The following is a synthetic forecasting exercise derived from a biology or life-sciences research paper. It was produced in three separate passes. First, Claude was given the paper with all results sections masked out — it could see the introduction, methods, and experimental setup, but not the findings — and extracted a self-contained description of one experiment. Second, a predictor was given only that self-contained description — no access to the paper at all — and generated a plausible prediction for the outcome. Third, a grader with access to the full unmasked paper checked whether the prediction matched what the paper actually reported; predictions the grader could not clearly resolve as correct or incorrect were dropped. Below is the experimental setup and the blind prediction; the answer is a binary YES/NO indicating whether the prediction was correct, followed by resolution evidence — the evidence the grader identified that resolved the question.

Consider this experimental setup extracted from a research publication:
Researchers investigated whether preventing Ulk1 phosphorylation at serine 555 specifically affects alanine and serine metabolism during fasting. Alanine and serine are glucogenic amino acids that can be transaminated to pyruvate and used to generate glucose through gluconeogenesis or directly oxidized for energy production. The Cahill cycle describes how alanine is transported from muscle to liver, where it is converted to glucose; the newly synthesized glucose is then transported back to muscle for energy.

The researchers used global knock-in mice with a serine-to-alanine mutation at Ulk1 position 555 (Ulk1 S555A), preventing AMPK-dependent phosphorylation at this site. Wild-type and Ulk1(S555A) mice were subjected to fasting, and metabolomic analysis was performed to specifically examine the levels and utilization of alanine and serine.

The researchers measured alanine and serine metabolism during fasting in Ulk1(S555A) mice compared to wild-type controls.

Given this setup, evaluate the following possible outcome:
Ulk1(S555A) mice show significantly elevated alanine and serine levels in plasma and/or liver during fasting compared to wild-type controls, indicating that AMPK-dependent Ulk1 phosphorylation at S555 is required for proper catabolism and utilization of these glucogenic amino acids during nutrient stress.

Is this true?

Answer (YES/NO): NO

Directions for this task: Look above for the line with "The researchers measured" and the line with "Given this setup, evaluate". Write out those two lines and all the lines between them, exactly, and no others.

Answer to the exercise:
The researchers measured alanine and serine metabolism during fasting in Ulk1(S555A) mice compared to wild-type controls.

Given this setup, evaluate the following possible outcome:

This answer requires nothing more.